Excerpted passage:

-------------------------

I’m so sorry. I have a forward Percheron cross that had a hind suspensory a year ago. Rehab is hell... I still don’t lunge her. I do ground work before I get on. I have found it really helpful with getting her brain focused. I’ve fallen off a couple of time with spooks broke bones and have a little PTSD from it. She is super sensitive to my feelings which make her more spooky if I’m not relaxed. I give her calming supplements and low carb/sugar food. I’ve had her saddle checked to make sure it’s not a discomfort issue. Not sure if any of this will help.


----------



## Animalia (Nov 10, 2019)

Have you tried any alternative treatments for her? Things like essential oils for relaxation, tuning forks, acupuncture to relieve anxiety, or other forms of energy healing like shamanic work? Also, as an animal trainer (not a horse trainer--I train dogs and parrots and have worked with tigers and lions too) I find that often behavior problems and anxieties in the animal could be a "mirror" of what's going on inside their human. I know it seems intrusive and I'm not trying to be insulting at all. Animals pick up on such subtle energies from us, things we don't even know yet that we are feeling. It's often worth at least a cursory look at what's happening in our own life and inside our own head to see if it could be affecting our animal.

There are also nutritional/herbal supplements for relaxation. They are not a good long-term solution usually, but they might help break the cycle of spookiness and allow her to become more confident over time.

-------------------------

Dataset excerpts:

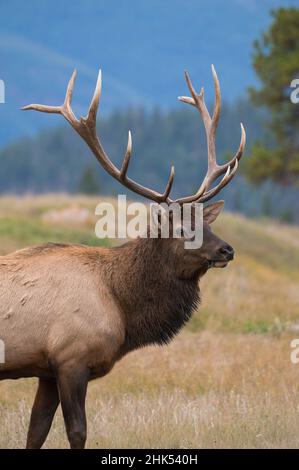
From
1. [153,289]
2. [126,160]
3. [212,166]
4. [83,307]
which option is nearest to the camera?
[83,307]

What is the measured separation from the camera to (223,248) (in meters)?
6.48

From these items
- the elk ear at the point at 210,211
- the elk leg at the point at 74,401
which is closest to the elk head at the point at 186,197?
the elk ear at the point at 210,211

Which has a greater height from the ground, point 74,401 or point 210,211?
point 210,211

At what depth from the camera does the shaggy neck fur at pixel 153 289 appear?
6.56 meters

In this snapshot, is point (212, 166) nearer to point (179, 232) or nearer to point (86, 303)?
point (179, 232)

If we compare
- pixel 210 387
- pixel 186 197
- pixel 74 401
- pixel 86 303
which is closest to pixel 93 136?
pixel 186 197

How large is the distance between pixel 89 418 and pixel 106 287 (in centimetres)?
143

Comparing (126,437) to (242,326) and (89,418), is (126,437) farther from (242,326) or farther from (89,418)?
(242,326)

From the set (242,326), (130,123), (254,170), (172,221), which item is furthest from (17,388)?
(130,123)

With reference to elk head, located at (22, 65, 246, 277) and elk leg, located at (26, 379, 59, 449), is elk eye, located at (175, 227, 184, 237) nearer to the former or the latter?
elk head, located at (22, 65, 246, 277)

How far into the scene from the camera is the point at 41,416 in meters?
6.58

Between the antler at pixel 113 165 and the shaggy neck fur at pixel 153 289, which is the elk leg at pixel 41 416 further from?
the antler at pixel 113 165

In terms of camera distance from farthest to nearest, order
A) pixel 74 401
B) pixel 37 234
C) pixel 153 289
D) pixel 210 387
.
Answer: pixel 37 234 < pixel 210 387 < pixel 153 289 < pixel 74 401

-------------------------

Questions on the material:
A. Reproduce the part of the horse forum thread starting at "I’m so sorry." and ending at "(Nov 10, 2019)".
B. In the horse forum thread, list the animals that Animalia says they train or have worked with.
C. Write what comes next in the horse forum thread, picking up after its last sentence.

Results in order:
A.
I’m so sorry. I have a forward Percheron cross that had a hind suspensory a year ago. Rehab is hell... I still don’t lunge her. I do ground work before I get on. I have found it really helpful with getting her brain focused. I’ve fallen off a couple of time with spooks broke bones and have a little PTSD from it. She is super sensitive to my feelings which make her more spooky if I’m not relaxed. I give her calming supplements and low carb/sugar food. I’ve had her saddle checked to make sure it’s not a discomfort issue. Not sure if any of this will help.


----------



## Animalia (Nov 10, 2019)

B. dogs, parrots, tigers, lions

C.
I had similar issues with a horse I was leasing. I was pretty convinced that this horse was being spooky our of spite. She was too smart and too willful. I felt like she was saying "Oh, I'm going to use every single thing I see as an excuse to be "scared" and get this 'thing' off my back!". I was so tied in knots at the end of a year of riding this unpredictable thing, I am still trying to get over it. I was afraid to kick or speak too loudly to the horse I've been leasing recently, because when I did that to the stubborn horse when she was refusing to move or being otherwise belligerent, she would then spook badly if I raised my voice or tapped her with a crop--even very ligthly. It was ridiculous.

I suspected simple behavior issues with her and shamanic work did help some, for awhile. But since she was not my horse and I had no part in her care and upkeep, there wasn't much else I could do. I suspected there were some dietary issues. The boarding barn only fed hay once a day. They would dump a big pile of small bales in each pen--into the muddy ground--no feeder. the horses had to fend for themselves to be able to eat and went many hours with nothing to eat at all for the 9.5 months they were locked out of the pasture. Her crabbiness and spookiness doubled in Winter. I found giving her some hay cubes while I got her tacked up helped a bit too.

Good luck! I hope you can resolve this. Otherwise, I would suggest finding a trainer who is willing to buy her as their personal horse or to rehab and re-sell her.


----------



## Yoshimoto the frosty roan (Dec 16, 2020)

Winters Edge said:


> I've owned my 18 year old mare for 7 years. She is getting more and more spooky the older she gets and I don't feel safe riding. Vet sees her every 3 to 4 months and she's in good health except for a mild hind suspensory injury last year that we are still rehabbing under saddle. Prior to the injury we were doing 3rd level dressage. She is a huge animal and only my trainer and I can ride her because she is difficult under saddle.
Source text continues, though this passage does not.